Madam Dorcas Adwoa Paintsil, the Executive Secretary of the Water Resources Commission has urged the public to desist from putting up structures on riverbeds and waterways to avoid floodings and pollution.

She said floodings affected lives, livelihoods, and propertiy and that there was the need for the citizenry to be conscious of their activities of constructing buildings around rivers, streams and on waterways.

Madam Paintsil gave the advice in an interview with the Ghana News Agency when the National Planning Committee and partners organised a Webinar for knowledge sharing as part of activities of this year’s World Water Day.

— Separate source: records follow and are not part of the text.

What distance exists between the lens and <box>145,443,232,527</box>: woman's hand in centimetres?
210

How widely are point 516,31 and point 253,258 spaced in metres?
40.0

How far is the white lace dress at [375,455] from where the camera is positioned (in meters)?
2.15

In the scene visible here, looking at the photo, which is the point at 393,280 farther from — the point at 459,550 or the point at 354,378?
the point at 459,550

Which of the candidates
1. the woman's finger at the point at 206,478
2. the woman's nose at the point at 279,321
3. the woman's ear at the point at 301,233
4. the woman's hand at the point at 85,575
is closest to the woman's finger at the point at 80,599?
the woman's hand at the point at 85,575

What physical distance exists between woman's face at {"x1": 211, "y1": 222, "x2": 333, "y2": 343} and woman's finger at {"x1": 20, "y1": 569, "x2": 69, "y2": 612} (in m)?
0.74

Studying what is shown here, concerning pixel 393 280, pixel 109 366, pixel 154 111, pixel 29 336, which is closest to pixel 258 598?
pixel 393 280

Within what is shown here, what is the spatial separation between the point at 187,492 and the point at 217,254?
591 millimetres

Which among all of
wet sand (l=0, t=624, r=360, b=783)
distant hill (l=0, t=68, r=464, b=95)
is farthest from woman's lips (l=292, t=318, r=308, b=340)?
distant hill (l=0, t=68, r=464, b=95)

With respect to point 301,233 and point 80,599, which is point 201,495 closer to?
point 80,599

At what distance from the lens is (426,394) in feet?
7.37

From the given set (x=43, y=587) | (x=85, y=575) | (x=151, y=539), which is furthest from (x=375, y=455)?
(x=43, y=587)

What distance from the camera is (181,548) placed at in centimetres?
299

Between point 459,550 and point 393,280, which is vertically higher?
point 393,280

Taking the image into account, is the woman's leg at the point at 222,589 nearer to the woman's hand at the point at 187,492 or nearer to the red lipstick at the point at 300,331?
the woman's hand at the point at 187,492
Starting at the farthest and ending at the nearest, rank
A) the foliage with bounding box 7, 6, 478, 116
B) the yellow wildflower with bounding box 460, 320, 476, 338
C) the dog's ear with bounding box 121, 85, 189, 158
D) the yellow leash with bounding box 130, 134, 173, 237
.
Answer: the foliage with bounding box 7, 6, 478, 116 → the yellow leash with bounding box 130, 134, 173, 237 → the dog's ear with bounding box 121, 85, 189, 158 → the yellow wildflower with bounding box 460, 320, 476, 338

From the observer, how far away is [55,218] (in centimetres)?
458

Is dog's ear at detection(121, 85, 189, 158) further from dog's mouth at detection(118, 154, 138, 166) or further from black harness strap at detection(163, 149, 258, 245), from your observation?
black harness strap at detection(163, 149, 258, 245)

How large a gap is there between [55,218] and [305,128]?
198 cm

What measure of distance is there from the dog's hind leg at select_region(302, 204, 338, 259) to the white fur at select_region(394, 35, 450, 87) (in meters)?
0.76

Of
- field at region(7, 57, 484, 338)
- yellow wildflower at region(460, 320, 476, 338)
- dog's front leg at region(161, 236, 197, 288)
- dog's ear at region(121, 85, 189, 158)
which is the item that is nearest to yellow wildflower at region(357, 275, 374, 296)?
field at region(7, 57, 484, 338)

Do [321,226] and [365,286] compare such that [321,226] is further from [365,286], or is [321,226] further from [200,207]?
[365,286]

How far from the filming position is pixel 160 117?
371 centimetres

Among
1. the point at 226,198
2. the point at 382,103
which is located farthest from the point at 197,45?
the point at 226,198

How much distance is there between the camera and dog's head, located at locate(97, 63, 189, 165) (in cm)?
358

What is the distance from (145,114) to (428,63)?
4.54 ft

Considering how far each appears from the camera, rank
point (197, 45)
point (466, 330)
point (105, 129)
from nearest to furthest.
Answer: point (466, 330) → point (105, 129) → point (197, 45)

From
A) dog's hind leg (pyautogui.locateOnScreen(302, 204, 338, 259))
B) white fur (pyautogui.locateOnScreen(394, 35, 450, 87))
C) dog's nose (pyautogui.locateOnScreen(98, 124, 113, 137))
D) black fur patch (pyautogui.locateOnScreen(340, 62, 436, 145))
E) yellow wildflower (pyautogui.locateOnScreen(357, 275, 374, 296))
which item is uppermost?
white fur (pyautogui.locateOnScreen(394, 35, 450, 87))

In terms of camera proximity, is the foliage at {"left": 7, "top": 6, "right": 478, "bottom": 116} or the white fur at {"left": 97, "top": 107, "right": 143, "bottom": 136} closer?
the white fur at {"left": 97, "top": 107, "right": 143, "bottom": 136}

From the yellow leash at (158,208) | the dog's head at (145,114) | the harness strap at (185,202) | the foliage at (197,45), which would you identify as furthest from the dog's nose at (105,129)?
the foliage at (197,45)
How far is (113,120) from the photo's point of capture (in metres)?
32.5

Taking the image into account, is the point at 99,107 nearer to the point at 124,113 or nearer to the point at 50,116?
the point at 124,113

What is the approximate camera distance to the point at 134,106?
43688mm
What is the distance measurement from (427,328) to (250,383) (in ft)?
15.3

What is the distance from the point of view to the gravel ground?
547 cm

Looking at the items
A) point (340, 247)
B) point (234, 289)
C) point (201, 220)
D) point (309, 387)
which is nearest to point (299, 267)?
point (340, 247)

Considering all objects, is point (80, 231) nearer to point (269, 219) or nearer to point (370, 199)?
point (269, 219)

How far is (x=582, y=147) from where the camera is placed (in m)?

The theme for this year’s Day was; “Accelerating Change” and the topic for discussion at the meeting was “Flooding and its impact on Water Quality.”

She said the theme was appropriate because globally the United Nations had charged all member states to ensure sustainable water and sanitation for all by the year 2030, adding that; “Research has shown that we are far from reaching the goal by 2030, and so there is the need to accelerate the change to achieve the Sustainable Development Goal (SDG 6).”

“So, what the Webinar wants to achieve is that people who have plots of lands or are going to buy land should ensure that they are not buying around river beds, streams, and avoid building on waterways to prevent floodings,” she stated.

Mr Sylvester Darko, Senior Hydrologist of the Ghana Hydrological Authority (GHA), in his presentation on “Implementation of Flood Early Warning Systems (FEWS): The role of the GHA,” said floods in Ghana have become perennial challenge in the major cities and communities located in low-lying areas.

He stated that; “For example, Ghana recorded unprecedented flood event in November 2010, which affected 55 communities and displaced 700,000 people. Additionally, 3234 houses were destroyed while 23,588 acres of farmlands were submerged.

“The total cost of the flood was estimated to be US$116,340.22 (NADMO 2010). Moreover, on June 3, 2015, flood event led to over 150 deaths, massive destruction of property and economic losses.”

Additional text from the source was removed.